Quoted passage →
........

These four essays are the first of the series we will be releasing over the coming months. We hope the readers will be as excited as we are about this collection!

UC Press: Payal, along with Media, Migration and Nationalism and Datafication and the Welfare State, this makes the third special collection to publish in your Communication and Media section in just a short time span. Any other new collections in progress that we can look forward to?

PA: Absolutely. Terry Flew, Professor of Communication in the Creative Industries Faculty at the Queensland University of Technology and GP’s Communication and Media Section board member has taken leadership of a timely issue on ‘Trust and Digital Platforms.’ Along with Sora Park, Associate Dean of Research and Professor of Communication at the Faculty of Arts & Design, University of Canberra, they have brought together a superb collection of papers that are currently in the pipeline.

Their special issue is driven by questions such as if trust or distrust as a concept is empirically measurable? Are there lessons from earlier ‘social capital’ debates about how to understand relations of trust, and what is the relationship of digital technologies to trust issues? Can government regulation address the power of digital platforms and contribute to better relations of trust between platform users and providers? They propose to address these kinds of questions and more through their collection. Given that there is a documented decline in trust in social and political institutions coupled with a rising distrust of the media, this issue comes at an opportune time.

UC Press: Thank you both!


About Global Perspectives’ Communication and Media Section

The “global turn” in communications, advances in mobile technologies and the rise of digital social networks are changing the world’s media landscapes, creating complex disjunctures between economy, culture, and society at local, national, and transnational levels. The role of traditional mass media—print, radio and television—is changing as well.

........

Parts of the exercise →
1. Can you copy word for word the part of the interview excerpt on the Communication and Media section that opens with the words containing "These four essays" and closes with "about this collection!"?
2. What comes next in the interview excerpt on the Communication and Media section? Write a continuation that picks up after its final sentence.
The lines after this point come from a different source than the interview excerpt.

Source data →
........

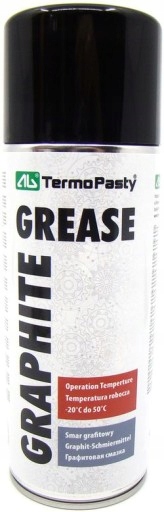 Smar Grafitowy Do Resorów 400ML Antykorozyjny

........

Responses for each task →
1.
These four essays are the first of the series we will be releasing over the coming months. We hope the readers will be as excited as we are about this collection!

2.
In many cases, traditional journalism is declining, while that of user-generated content by bloggers, podcasters, and digital activists is gaining currency worldwide, as is the impact of robotics and artificial intelligence on communication systems.

Today, researchers find themselves at important junctures in their inquiries that require innovations in concepts, frameworks, methodologies and empirics. Global Perspectives aims to be a forum for scholars from across multiple disciplines and fields, and the Communication and Media Section invites submissions on cutting-edge research on changing media and communication systems globally.

About Global Perspectives
Global Perspectives is an online-only, peer-reviewed, transdisciplinary journal seeking to advance social science research and debates in a globalizing world, specifically in terms of concepts, theories, methodologies, and evidence bases. Work published in the journal is enriched by invited perspectives that enhance its global and interdisciplinary implications.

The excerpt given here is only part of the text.